Short exercise: From the material below, reproduce the lines from the one with "What is the spatial" to the one with "4.36 meters", both included, as a numbered list with blank lines dropped.

Working data:
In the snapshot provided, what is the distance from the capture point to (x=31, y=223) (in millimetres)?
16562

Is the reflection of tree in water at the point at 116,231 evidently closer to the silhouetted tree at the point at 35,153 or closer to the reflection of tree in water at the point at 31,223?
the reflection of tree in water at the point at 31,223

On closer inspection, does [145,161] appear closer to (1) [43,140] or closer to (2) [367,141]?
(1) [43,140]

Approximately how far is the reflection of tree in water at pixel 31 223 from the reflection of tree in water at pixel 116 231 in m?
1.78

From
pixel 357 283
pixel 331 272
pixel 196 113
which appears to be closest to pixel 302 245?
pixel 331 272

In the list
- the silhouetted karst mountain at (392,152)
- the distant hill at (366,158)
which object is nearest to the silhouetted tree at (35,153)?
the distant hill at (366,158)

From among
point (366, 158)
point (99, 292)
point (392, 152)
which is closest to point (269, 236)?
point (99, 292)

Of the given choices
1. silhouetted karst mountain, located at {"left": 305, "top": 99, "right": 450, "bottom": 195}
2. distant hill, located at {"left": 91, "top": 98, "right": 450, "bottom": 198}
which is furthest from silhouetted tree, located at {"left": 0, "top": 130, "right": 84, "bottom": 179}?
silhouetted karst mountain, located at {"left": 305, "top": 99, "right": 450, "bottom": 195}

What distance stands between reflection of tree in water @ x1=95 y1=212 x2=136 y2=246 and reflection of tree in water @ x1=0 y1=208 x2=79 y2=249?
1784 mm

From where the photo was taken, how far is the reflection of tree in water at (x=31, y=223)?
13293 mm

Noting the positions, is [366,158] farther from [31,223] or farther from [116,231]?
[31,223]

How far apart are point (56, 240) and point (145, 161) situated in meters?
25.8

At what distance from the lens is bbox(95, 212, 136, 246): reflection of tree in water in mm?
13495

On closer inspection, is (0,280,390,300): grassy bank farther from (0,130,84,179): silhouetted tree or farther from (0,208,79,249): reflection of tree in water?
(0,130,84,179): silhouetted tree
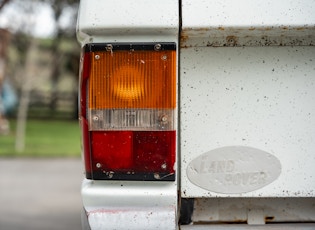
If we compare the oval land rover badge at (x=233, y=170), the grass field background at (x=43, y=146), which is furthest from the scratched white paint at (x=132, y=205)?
the grass field background at (x=43, y=146)

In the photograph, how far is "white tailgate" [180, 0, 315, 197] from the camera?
1946 millimetres

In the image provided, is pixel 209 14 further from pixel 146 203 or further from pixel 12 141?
pixel 12 141

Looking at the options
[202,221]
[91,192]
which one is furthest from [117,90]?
[202,221]

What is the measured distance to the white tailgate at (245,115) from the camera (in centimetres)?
195

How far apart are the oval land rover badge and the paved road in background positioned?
410 cm

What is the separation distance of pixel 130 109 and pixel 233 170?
0.38 meters

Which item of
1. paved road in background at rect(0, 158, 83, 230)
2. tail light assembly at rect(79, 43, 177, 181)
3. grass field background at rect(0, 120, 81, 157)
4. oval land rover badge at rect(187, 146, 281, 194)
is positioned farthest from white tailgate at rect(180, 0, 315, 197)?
grass field background at rect(0, 120, 81, 157)

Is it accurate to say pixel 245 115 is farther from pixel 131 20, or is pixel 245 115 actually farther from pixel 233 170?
pixel 131 20

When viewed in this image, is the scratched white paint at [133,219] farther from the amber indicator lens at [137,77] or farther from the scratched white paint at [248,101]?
the amber indicator lens at [137,77]

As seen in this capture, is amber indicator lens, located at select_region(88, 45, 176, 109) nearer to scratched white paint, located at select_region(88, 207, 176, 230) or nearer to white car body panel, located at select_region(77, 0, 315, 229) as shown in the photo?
white car body panel, located at select_region(77, 0, 315, 229)

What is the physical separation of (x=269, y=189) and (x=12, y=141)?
572 inches

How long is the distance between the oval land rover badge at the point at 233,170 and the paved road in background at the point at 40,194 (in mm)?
4103

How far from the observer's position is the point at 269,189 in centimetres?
195

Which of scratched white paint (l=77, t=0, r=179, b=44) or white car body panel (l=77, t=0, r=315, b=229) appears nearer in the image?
scratched white paint (l=77, t=0, r=179, b=44)
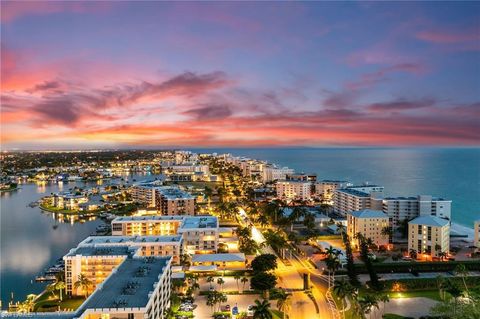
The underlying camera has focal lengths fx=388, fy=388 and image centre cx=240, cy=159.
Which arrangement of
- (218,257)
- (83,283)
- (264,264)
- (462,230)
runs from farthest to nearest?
(462,230) < (218,257) < (264,264) < (83,283)

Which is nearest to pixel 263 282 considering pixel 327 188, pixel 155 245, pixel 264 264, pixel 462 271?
pixel 264 264

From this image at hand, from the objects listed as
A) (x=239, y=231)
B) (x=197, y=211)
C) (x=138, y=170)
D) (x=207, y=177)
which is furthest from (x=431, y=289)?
(x=138, y=170)

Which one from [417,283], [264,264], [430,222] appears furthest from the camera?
[430,222]

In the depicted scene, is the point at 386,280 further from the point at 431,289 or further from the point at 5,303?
the point at 5,303

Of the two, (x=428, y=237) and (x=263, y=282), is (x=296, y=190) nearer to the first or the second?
(x=428, y=237)

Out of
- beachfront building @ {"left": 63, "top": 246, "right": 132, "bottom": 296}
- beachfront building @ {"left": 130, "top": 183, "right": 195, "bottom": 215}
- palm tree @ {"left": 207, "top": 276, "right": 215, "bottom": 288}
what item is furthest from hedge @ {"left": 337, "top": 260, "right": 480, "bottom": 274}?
beachfront building @ {"left": 130, "top": 183, "right": 195, "bottom": 215}

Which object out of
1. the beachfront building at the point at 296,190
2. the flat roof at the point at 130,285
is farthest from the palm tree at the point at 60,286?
the beachfront building at the point at 296,190
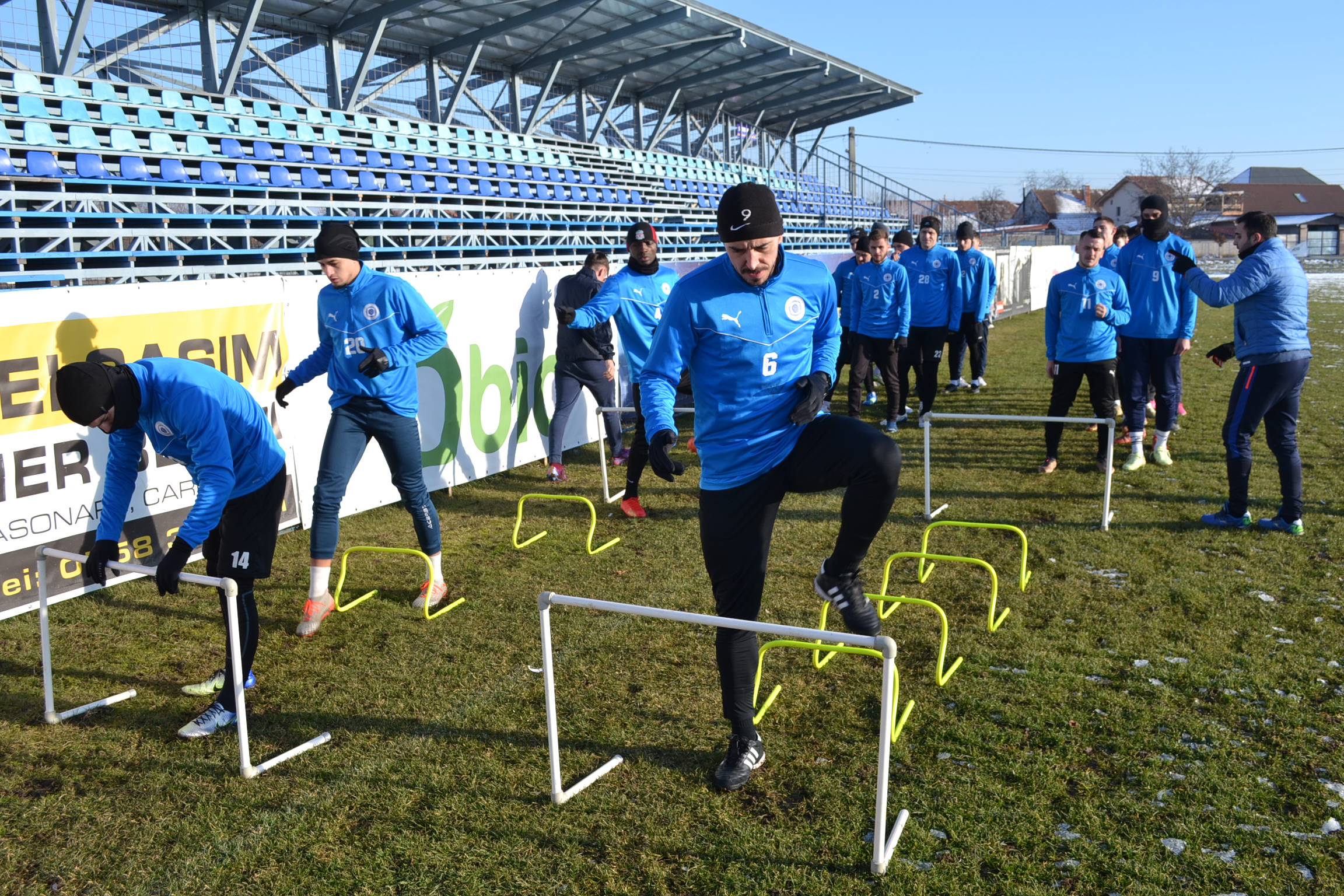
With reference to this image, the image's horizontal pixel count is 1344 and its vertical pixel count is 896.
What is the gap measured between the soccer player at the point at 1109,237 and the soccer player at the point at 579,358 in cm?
457

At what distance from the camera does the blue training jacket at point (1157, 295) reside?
26.8 feet

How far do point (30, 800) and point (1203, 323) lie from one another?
26.1 metres

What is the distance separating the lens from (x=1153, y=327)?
827cm

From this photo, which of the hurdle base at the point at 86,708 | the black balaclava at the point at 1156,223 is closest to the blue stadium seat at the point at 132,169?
the hurdle base at the point at 86,708

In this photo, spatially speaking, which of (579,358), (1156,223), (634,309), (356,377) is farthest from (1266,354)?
(356,377)

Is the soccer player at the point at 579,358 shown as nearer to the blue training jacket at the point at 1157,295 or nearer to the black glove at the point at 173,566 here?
the blue training jacket at the point at 1157,295

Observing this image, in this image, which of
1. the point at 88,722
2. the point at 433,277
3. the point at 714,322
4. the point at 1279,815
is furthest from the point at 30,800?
the point at 433,277

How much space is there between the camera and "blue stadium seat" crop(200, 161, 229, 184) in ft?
40.9

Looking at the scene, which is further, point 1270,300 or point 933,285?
point 933,285

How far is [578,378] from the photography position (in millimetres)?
8711

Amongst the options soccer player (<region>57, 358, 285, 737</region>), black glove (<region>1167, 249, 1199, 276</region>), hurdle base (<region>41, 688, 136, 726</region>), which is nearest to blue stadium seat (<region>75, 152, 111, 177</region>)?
hurdle base (<region>41, 688, 136, 726</region>)

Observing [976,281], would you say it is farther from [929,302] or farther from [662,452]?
[662,452]

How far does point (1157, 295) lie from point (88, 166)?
1203 cm

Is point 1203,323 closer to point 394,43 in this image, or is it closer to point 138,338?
point 394,43
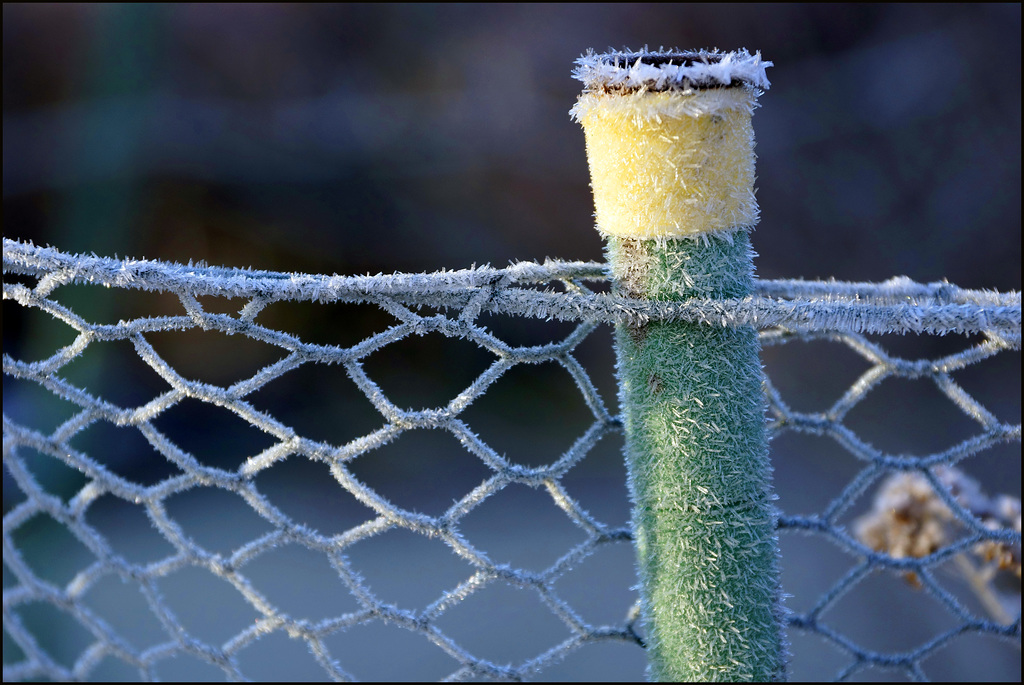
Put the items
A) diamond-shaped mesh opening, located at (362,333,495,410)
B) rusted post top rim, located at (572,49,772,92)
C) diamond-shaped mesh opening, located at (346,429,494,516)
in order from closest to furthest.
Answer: rusted post top rim, located at (572,49,772,92), diamond-shaped mesh opening, located at (346,429,494,516), diamond-shaped mesh opening, located at (362,333,495,410)

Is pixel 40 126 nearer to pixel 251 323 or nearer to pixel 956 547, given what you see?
pixel 251 323

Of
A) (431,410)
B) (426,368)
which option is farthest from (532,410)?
(431,410)

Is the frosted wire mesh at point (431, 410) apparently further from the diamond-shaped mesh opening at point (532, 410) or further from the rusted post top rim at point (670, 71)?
the diamond-shaped mesh opening at point (532, 410)

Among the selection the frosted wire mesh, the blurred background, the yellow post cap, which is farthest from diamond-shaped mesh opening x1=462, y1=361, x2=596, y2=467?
the yellow post cap

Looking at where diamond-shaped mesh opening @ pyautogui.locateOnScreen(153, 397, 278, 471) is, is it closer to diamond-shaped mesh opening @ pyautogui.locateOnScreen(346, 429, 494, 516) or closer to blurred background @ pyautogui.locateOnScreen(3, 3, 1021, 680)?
blurred background @ pyautogui.locateOnScreen(3, 3, 1021, 680)

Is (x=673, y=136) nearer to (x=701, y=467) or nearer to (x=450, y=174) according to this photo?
(x=701, y=467)

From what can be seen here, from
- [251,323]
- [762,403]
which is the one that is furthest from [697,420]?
[251,323]
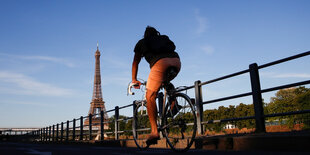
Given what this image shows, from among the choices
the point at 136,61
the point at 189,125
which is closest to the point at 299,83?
the point at 189,125

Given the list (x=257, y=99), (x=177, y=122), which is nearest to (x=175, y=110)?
(x=177, y=122)

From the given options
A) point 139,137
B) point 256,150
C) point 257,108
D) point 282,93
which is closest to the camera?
point 256,150

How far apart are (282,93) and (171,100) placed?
86.0 meters

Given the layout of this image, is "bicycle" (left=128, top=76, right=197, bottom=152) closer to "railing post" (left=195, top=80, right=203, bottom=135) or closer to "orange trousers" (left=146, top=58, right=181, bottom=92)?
"orange trousers" (left=146, top=58, right=181, bottom=92)

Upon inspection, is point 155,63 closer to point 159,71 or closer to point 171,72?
point 159,71

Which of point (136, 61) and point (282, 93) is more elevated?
point (282, 93)

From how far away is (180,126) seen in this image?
4.25m

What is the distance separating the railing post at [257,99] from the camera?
14.9 feet

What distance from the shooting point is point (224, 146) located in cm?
418

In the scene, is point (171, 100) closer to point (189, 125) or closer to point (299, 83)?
point (189, 125)

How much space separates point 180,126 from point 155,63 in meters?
0.90

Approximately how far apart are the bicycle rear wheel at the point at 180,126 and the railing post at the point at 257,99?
1111 mm

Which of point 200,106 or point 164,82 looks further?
point 200,106

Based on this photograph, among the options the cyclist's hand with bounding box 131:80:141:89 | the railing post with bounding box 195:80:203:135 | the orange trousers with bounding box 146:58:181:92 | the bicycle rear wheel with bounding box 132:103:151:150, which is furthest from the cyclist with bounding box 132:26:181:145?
the railing post with bounding box 195:80:203:135
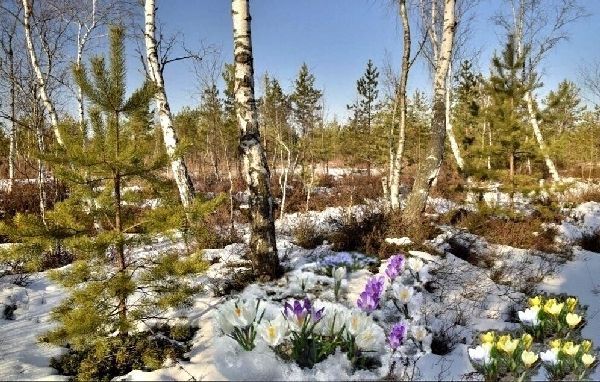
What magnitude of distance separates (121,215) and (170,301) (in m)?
0.92

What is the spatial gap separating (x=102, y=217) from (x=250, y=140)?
1.74 m

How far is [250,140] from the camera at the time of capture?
4.36 meters

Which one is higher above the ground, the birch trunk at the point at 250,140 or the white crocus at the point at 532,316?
the birch trunk at the point at 250,140

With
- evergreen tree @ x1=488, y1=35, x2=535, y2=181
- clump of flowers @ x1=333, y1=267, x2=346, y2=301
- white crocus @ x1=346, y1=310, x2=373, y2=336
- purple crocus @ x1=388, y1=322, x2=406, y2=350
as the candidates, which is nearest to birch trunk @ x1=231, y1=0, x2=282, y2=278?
clump of flowers @ x1=333, y1=267, x2=346, y2=301

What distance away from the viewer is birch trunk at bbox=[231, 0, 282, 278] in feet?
14.2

Task answer:
1. What is the spatial gap separating (x=102, y=217) from (x=250, y=140)?
2. 1.74 m
3. How far is [250,140] from the camera at the time of capture?
4. 4.36 meters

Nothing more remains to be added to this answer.